AIM OF THE TASK
Below are some records; output all of them exactly as they read.

SOURCE MATERIAL
============================================================
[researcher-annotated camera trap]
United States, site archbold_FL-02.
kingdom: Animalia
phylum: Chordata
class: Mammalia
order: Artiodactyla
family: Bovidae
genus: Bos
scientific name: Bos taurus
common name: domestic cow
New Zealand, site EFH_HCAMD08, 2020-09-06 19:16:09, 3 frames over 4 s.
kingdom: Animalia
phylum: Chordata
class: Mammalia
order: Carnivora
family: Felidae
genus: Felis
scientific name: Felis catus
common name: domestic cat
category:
============================================================
YOUR SOLUTION
[researcher-annotated camera trap]
United States, site archbold_FL-02.
kingdom: Animalia
phylum: Chordata
class: Mammalia
order: Artiodactyla
family: Bovidae
genus: Bos
scientific name: Bos taurus
common name: domestic cow
New Zealand, site EFH_HCAMD08, 2020-09-06 19:16:09, 3 frames over 4 s.
kingdom: Animalia
phylum: Chordata
class: Mammalia
order: Carnivora
family: Felidae
genus: Felis
scientific name: Felis catus
common name: domestic cat
category:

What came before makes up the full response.